GFA’s ‘Fashion Industry Target Consultation’ Among New Partnerships, Harsher Goals Announced at Cop27 #582

2022/09/11

How Global Fashion Agenda and the SAC are making way for new partnerships at Cop27.

Between fashion and climate, events tend to bleed one into another as the topics become increasingly linked.

Coming off of their first joint event last week in Singapore that drew hundreds, the Sustainable Apparel Coalition and Global Fashion Agenda are among those announcing new partnerships at Cop27.

“The [Global Fashion Summit] has undergone great transformation over the years to shift from dialogues around why the industry must act, to presenting how the industry must act,” explained Federica Marchionni, chief executive officer of presenting partner the Global Fashion Agenda.

GFA is set to host three Cop27 events and started out by unveiling Tuesday an exciting project in collaboration with The United Nations Environment Program called the “Fashion Industry Target Consultation.” The project will be a multi-stakeholder initiative led by GFA.

Together, GFA and UNEP invite value chain stakeholders to share their insights in a voluntary online survey on GFA’s website until February 2023. After feedback is gathered, the groups will share an analysis and common targets in the 2023 publication of GFA’s “CEO Agenda” (likened to a guidepost for executives) at Global Fashion Summit’s Copenhagen edition in June 2023. The process is meant to be a transparent means for aligning key performance indicators in fashion.
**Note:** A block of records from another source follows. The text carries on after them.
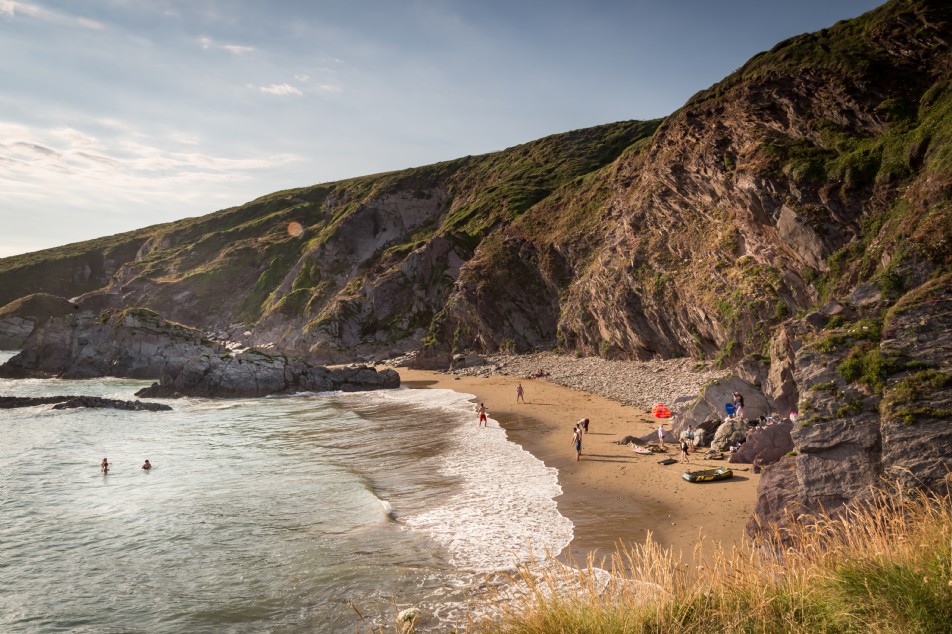 Daydreamer Luxury Beach Hut Freathy Cliff, Whitsand Bay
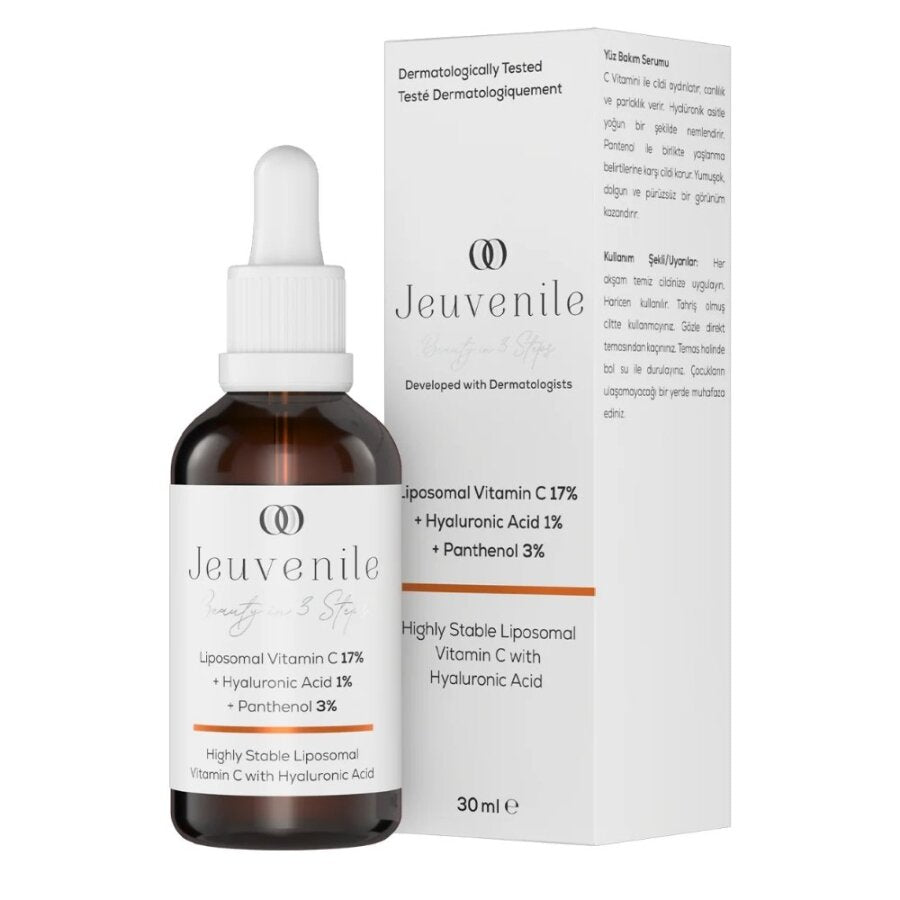 Jeuvenile Liposomal Vitamin C 17% Brightening Serum 30ml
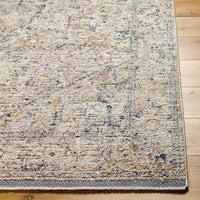 Surya Rivaldo Rvd-2307 Metallic - Silver, Ash, Sage, Pewter Area Rug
Starting in 2023, progress will be published in what’s called The GFA Monitor.

“The [Global Fashion Summit] is just one avenue through which we cultivate change,” said Marchionni. “As another example, our impact programs including the Circular Fashion Partnership and the Global Circular Fashion Forum exist to facilitate tangible change on the ground. Through new partnerships we have in the pipeline to launch at Cop27, we endeavor to really push the industry forward in a unified route of travel.”

A steering force in sustainable fashion, the Sustainable Apparel Coalition, or SAC, is also braced for upcoming change. At the event, the SAC is setting the industry’s baseline for GHG emissions and the interventions needed in order to deliver on a 45 percent reduction by 2030.

“Both organizations [the SAC and GFA] are in agreement that there is an urgent need to define ‘better’ data and close data gaps,” Amina Razvi, SAC executive director, told WWD. “Over the last decade, the SAC together with its members have gathered a wealth of verified data, which has led to increased transparency and enabled more informed decisions. However, more is urgently needed to fill existing gaps.”

Both Razvi and Marchionni will speak in a “Race to Zero” event at Cop27 this week for The Fashion Industry Charter for Climate Action. The Fashion Charter requires its company signatories to set a 1.5 degree aligned GHG emission reduction target that includes scope 3 emissions from purchased goods and services.

Razvi said at Cop27, the SAC “will be continuing to ramp up our efforts to engage with stakeholders and engage in discussions on how to accelerate action and impact to transform the industry.”

Existing collaborations will also continue into 2023, per Razvi, and ongoing assessments on SAC’s contested sustainability tools are expected “early next year.”